J. De Muzio (Maryland)
@Jeanne Yes we can! Thanks for your encouragement.
Jon Harrison (Poultney, VT)
What was really astonishing in 1991 was that Thomas was clearly lying when he denied ever having discussed Roe v. Wade with anyone. Then Hill showed up and was entirely credible, but got smeared even though corroborating evidence of Thomas' "proclivities" had been brought forward. In the current matter, the deck is stacked against Ms. Ford. She too is going to be put through a ringer before the committee and on social media, with the result that Kavanaugh will be confirmed. Even if the Republicans are severely punished at the polls in November, the greater reality is that America is a messed up place, and that ain't gonna change anytime soon (and maybe never).
angbob (Hollis, NH)
@Jon Harrison Re: "... America is a messed up place..." This is a consequence of societal commoditization. Moving power into the hands of the multitudes shapes society to suit the lower common denominators. Did de Tocqueville warn of this?
Citizen of the Earth (All over the planet)
Jennifer, there’s a seething mass of us out here feeling the same anger and desire to burn it down. I can’t even read/watch the news right now, I’m so angry. I’ve turned to mystery books and films just to get away for awhile while peeking to see the latest but not being able to stand the discussion. Thomas sitting on that Court enrages me every day, as I will be apoplectic if we have to see Kavanaugh join him. The rage of this machine is growing and firing more than ever before. We can’t take this any more. We can’t “hope” any more; we must burn it down.
D. Johnson (Greensboro)
@Citizen of the Earth - Where do I sign up?
Penseur (Uptown)

Given request A
Copy the listing starting with the line containing "What ordering of" and going on through its last line, without the pictures.
The reader comments and the listing are unrelated to each other.

Data to process
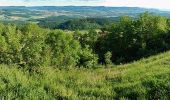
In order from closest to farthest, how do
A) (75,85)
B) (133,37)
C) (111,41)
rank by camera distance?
(75,85) < (133,37) < (111,41)

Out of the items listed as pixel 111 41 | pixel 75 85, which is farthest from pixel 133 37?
pixel 75 85

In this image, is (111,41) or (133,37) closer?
(133,37)

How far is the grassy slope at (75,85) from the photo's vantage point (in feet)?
35.4

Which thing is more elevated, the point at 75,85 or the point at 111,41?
the point at 75,85

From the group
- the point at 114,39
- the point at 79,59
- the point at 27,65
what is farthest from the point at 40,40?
the point at 27,65

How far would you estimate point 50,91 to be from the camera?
1116 centimetres

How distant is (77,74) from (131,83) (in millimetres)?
2236

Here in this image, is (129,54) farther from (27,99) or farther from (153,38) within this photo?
(27,99)

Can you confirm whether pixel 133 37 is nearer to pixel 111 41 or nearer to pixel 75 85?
pixel 111 41

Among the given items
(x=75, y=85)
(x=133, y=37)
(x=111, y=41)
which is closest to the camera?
(x=75, y=85)

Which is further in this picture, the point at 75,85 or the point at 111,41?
the point at 111,41

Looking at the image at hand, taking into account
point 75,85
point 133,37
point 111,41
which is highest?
point 75,85

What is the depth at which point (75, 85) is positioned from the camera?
1227cm

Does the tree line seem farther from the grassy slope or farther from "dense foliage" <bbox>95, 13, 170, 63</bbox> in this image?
the grassy slope
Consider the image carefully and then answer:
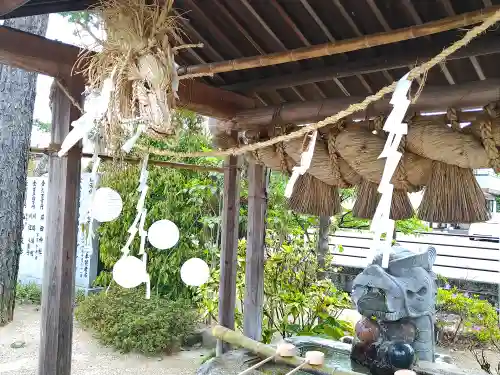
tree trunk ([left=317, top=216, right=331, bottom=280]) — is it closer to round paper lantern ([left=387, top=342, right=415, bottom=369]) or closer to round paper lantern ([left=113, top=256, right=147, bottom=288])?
round paper lantern ([left=387, top=342, right=415, bottom=369])

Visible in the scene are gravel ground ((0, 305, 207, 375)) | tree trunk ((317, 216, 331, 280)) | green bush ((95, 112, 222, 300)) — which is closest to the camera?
gravel ground ((0, 305, 207, 375))

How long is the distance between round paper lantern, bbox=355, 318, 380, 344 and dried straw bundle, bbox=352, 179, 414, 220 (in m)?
0.99

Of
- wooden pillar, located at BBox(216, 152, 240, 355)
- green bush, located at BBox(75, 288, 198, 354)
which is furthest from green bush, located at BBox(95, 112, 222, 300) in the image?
wooden pillar, located at BBox(216, 152, 240, 355)

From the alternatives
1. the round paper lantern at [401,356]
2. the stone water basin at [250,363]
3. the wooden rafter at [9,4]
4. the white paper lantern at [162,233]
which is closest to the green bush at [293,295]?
the stone water basin at [250,363]

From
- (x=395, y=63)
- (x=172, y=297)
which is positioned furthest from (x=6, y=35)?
(x=172, y=297)

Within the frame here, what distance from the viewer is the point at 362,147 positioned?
1.83 m

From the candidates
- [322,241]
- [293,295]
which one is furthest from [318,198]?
[322,241]

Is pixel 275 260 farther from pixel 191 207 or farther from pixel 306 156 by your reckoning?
pixel 306 156

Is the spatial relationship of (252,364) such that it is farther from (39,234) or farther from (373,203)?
(39,234)

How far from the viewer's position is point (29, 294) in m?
6.41

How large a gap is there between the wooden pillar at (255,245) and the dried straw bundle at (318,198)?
1.58ft

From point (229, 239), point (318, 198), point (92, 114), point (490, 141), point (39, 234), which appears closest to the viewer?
point (92, 114)

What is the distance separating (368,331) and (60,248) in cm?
188

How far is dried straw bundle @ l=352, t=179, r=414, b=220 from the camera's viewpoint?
6.38 ft
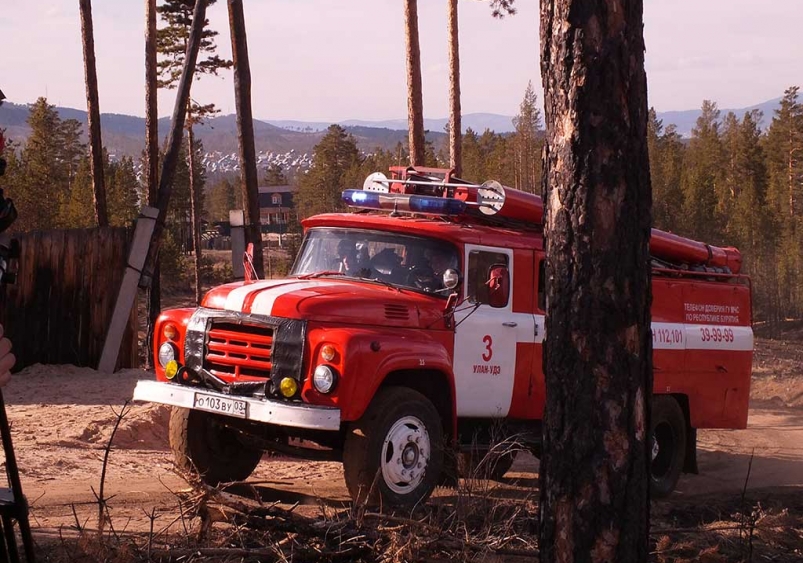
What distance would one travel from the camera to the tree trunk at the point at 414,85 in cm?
2025

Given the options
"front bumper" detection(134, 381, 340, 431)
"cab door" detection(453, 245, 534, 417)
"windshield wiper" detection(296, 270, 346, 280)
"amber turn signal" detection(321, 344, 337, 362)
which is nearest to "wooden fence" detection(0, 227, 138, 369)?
"windshield wiper" detection(296, 270, 346, 280)

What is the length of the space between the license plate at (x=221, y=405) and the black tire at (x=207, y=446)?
0.38 m

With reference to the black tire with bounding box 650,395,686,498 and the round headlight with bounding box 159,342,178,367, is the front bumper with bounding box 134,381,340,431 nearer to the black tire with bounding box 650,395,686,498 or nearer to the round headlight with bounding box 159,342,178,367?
the round headlight with bounding box 159,342,178,367

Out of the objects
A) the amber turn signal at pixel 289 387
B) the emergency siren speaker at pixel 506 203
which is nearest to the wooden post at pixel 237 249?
the emergency siren speaker at pixel 506 203

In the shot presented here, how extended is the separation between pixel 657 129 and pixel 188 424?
343 ft

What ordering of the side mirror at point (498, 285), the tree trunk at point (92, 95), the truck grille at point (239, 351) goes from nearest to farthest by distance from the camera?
the truck grille at point (239, 351)
the side mirror at point (498, 285)
the tree trunk at point (92, 95)

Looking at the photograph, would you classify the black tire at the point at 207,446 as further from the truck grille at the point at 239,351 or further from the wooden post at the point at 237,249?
the wooden post at the point at 237,249

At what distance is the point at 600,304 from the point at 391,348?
10.3 feet

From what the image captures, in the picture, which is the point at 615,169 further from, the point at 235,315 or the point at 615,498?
the point at 235,315

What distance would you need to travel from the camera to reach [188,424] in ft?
27.5

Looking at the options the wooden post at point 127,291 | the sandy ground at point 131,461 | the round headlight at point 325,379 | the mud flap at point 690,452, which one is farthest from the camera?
the wooden post at point 127,291

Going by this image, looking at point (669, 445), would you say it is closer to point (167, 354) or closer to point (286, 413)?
point (286, 413)

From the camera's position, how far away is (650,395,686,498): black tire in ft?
35.2

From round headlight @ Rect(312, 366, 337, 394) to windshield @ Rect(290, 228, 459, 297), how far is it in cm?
150
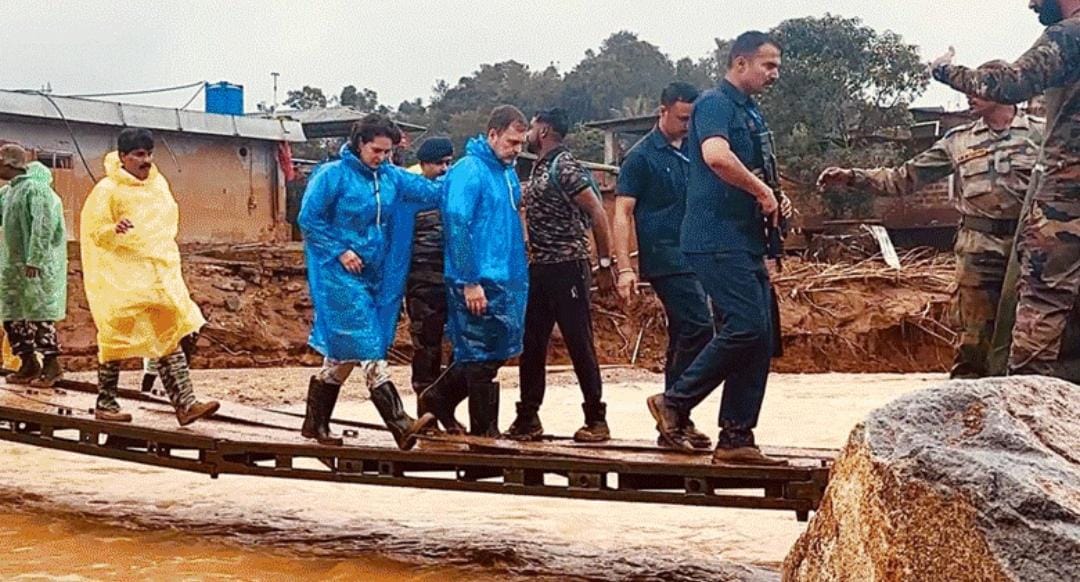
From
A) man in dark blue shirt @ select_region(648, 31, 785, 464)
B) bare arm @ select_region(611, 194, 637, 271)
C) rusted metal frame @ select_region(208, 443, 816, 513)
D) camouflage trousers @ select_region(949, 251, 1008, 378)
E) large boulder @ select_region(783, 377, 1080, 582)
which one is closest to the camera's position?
large boulder @ select_region(783, 377, 1080, 582)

Given request B
In the reader comments, what did Citizen of the Earth turn to in order to get away for a while?

Exercise result A
What ordering of the side mirror at point (498, 285), the tree trunk at point (92, 95), the truck grille at point (239, 351) goes from nearest to farthest by distance from the camera?
the truck grille at point (239, 351)
the side mirror at point (498, 285)
the tree trunk at point (92, 95)

Looking at the photograph, would you classify the black tire at the point at 207,446 as further from the truck grille at the point at 239,351 or further from the wooden post at the point at 237,249?
the wooden post at the point at 237,249

At what distance is the point at 600,304 from the point at 391,348?
10.3 feet

From what the image captures, in the picture, which is the point at 615,169 further from, the point at 235,315 or the point at 615,498?
the point at 235,315

What distance would you need to travel from the camera to reach [188,424] in ft?
27.5

Looking at the options the wooden post at point 127,291 | the sandy ground at point 131,461 | the round headlight at point 325,379 | the mud flap at point 690,452, which one is farthest from the camera?
the wooden post at point 127,291

Going by this image, looking at point (669, 445), would you say it is closer to point (167, 354) or closer to point (286, 413)?
point (286, 413)

From the camera's position, how far away is (650,395,686,498): black tire in ft?
35.2

From round headlight @ Rect(312, 366, 337, 394) to windshield @ Rect(290, 228, 459, 297), how far is it in cm?
150
From
A) man in dark blue shirt @ select_region(648, 31, 785, 464)
B) bare arm @ select_region(611, 194, 637, 271)
C) rusted metal frame @ select_region(208, 443, 816, 513)
D) camouflage trousers @ select_region(949, 251, 1008, 378)
E) large boulder @ select_region(783, 377, 1080, 582)
which one is closest to the camera's position?
large boulder @ select_region(783, 377, 1080, 582)

Exercise result B
Mystery books and films.